Auf der Rückseite des Wipeout drängten wir uns zwischen die Trauben von Touristen an die Kaimauer, um den Seelöwen zuzuschauen. Kein Wunder, dass ihr tiefes, sattes Örrk-Örrk-Öörrk-Örrk-Öörkk schon von Weitem zu hören war; es mussten mehrere Hundert sein, die sich dicht an dicht auf den schwimmenden Pontons in der Sonne aalten.

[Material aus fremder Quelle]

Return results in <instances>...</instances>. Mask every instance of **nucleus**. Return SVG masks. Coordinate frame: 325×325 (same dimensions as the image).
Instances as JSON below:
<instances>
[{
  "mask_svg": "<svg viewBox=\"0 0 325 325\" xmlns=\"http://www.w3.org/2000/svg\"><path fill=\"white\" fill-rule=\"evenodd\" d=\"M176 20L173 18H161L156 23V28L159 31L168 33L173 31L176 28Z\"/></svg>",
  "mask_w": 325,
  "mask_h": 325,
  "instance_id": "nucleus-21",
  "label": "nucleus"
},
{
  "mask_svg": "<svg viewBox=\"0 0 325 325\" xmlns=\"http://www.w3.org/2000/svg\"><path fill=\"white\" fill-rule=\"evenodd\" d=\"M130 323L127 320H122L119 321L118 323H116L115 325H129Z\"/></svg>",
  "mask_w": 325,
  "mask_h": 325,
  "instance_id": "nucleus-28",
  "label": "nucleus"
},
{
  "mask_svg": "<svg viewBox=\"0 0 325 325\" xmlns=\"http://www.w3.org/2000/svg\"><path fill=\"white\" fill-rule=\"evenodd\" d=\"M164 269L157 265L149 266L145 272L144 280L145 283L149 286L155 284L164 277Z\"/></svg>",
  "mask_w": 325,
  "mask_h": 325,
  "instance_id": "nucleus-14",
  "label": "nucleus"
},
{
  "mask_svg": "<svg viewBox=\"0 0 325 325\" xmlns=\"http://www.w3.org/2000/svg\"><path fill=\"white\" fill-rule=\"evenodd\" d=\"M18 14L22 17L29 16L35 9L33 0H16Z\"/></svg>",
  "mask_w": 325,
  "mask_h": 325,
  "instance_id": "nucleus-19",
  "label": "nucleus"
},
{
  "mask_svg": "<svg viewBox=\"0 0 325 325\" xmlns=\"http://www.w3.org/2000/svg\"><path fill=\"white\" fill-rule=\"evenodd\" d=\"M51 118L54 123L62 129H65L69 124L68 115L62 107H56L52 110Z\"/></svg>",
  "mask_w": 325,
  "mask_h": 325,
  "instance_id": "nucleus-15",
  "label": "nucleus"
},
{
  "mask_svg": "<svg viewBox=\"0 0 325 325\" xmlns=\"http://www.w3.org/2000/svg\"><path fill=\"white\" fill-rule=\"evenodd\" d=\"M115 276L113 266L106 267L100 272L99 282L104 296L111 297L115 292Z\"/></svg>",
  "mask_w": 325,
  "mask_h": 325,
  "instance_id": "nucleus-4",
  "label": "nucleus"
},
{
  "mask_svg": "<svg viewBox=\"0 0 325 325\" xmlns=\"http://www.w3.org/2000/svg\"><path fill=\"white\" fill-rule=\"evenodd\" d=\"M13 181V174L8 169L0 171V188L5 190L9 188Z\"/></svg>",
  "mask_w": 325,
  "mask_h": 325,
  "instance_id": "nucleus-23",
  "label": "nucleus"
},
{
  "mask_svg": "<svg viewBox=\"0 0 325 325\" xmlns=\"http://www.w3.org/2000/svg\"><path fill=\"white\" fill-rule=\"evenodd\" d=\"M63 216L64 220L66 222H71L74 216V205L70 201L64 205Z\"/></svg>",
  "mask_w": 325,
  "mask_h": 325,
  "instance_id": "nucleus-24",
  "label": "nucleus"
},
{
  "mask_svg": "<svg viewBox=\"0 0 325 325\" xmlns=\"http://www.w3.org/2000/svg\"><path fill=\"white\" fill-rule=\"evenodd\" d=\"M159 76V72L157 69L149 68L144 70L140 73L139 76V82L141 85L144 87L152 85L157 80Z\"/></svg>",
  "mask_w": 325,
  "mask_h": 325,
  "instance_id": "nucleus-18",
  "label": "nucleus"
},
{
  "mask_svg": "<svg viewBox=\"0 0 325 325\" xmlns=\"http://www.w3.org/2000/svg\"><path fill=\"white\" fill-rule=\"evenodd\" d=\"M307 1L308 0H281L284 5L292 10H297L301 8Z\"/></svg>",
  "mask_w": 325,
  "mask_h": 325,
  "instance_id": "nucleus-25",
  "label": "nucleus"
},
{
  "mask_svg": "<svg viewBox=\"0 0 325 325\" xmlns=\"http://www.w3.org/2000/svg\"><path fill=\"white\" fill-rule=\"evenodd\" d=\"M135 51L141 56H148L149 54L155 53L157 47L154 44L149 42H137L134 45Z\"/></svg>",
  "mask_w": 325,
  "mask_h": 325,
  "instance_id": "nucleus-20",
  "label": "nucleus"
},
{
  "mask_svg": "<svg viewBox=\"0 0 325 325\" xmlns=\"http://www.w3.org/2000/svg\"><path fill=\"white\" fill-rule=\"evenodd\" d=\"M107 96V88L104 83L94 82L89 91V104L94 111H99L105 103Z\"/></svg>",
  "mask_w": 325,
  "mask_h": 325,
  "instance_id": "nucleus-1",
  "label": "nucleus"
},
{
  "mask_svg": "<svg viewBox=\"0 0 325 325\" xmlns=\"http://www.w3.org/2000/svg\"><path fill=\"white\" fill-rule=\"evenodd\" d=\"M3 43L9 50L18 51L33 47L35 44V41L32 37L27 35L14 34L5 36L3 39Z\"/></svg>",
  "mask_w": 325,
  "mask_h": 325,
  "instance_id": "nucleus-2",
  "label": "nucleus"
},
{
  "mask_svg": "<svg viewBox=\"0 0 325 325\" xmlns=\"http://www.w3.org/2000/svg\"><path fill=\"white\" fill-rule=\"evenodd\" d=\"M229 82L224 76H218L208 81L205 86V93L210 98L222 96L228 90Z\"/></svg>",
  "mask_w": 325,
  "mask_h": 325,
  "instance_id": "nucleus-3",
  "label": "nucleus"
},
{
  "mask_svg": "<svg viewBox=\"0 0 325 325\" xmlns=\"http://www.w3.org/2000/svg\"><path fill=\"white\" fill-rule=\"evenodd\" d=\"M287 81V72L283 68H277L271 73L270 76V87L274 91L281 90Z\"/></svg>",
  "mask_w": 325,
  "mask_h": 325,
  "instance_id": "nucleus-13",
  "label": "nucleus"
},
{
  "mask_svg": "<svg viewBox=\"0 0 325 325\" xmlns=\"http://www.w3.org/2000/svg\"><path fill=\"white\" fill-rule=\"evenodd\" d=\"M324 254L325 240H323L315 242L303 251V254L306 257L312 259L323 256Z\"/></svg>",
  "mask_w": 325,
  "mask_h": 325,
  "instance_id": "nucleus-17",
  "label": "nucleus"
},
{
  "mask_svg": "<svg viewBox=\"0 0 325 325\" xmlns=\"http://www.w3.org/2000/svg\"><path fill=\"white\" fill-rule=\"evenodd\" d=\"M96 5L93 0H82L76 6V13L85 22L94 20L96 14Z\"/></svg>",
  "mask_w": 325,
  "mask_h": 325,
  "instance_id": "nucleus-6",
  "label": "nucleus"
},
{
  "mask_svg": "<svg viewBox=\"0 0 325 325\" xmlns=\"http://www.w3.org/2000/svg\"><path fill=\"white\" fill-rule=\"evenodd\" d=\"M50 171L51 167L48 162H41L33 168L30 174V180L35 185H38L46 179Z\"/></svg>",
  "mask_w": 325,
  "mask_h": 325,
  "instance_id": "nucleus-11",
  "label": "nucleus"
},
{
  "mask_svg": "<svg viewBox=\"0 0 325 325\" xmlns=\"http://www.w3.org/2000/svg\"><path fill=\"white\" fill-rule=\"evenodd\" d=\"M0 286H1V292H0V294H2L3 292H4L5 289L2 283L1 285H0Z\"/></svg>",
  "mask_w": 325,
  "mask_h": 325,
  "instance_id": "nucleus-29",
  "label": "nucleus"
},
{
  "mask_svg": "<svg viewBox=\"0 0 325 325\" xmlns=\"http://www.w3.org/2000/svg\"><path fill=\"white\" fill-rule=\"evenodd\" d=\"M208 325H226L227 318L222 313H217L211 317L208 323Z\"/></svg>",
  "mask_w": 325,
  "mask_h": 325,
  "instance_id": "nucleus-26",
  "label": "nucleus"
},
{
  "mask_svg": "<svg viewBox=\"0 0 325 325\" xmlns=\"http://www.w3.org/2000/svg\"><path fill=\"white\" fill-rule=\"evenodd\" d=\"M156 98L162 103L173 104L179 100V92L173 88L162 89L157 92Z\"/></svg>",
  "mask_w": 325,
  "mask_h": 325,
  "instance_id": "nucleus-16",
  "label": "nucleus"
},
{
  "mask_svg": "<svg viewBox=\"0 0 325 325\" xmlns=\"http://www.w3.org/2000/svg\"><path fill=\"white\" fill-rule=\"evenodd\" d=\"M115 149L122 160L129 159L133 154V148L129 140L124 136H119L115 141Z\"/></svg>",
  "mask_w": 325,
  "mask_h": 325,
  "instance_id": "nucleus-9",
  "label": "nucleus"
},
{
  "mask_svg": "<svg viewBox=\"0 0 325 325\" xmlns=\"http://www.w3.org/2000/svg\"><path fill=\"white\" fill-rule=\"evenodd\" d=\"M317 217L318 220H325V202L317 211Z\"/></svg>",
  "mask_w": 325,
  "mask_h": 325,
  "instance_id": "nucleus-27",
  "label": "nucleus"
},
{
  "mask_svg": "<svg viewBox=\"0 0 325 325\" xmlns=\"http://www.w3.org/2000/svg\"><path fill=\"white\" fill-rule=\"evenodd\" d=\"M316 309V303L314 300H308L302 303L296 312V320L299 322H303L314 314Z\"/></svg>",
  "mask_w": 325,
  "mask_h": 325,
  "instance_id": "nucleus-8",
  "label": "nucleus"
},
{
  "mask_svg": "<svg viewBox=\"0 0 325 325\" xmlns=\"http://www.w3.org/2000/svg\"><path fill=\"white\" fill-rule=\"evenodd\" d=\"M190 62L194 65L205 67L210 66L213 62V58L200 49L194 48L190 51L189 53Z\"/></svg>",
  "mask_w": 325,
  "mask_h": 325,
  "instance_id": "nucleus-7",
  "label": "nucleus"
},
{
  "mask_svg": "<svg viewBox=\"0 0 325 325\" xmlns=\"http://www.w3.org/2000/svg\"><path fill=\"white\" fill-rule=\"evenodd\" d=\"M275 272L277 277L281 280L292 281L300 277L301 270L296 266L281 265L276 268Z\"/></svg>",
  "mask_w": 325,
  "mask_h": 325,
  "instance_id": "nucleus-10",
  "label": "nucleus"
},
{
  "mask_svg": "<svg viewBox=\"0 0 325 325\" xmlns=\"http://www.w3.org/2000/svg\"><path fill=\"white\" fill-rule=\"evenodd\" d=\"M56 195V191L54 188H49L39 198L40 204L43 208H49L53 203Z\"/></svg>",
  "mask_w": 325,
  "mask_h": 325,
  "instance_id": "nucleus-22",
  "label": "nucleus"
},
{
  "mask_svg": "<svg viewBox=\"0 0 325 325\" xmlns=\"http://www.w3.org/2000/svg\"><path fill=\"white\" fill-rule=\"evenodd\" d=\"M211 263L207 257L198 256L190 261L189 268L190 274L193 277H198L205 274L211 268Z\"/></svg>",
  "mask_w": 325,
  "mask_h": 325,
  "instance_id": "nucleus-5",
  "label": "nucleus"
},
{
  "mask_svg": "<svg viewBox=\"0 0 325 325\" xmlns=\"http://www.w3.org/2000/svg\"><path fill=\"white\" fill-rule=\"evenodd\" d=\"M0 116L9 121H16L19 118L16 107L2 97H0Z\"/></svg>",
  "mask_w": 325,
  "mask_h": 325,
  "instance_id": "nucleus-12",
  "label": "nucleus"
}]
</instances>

Lange standen wir dort, mit Blick auf Alcatraz weit draußen im Meer und auf das Restaurant von Forbes Island mit seinem kleinen Turm neben hohen Palmen direkt vor uns, und wir konnten nicht genug davon bekommen, den dicken, prallen Seelöwen zuzugucken. Mit glänzendem Fell lagen sie faul herum, dösten und grunzten zufrieden, robbten übereinander weg, schnappten nacheinander und röhrten sich empört an. Dann wieder ließen sie sich schwerfällig über die Kante hinweg ins Wasser plumpsen, wo sie verblüffend elegant herumschwammen. Mit den Augen verfolgten wir die Pelikane, die sich durch die Luft gleiten ließen, um dann im Sturzflug ins Wasser zu tauchen und wieder daraus aufzusteigen. Über uns zogen kreischend die riesigen Möwen San Franciscos ihre Runden und auf dem Wasser kreuzten Ausflugsschiffe, Kutter und Frachter umher. Nach Fisch und Tang roch es, nach Wasser und Wind und ein bisschen nach Freiheit und Sorglosigkeit.
Ich glaube, ich war nicht die Einzige, die irgendwann vergaß, worüber wir beim Essen geredet hatten. Für den Rest des Tages waren wir einfach ein paar Freunde, die Spaß hatten. Und ich glaube auch, ich war an diesem Tag nicht die Einzige, die sich wünschte, dass es noch mehr solche Tage geben würde, an denen unser Leben ganz einfach war. Wenigstens ein paar Stunden lang.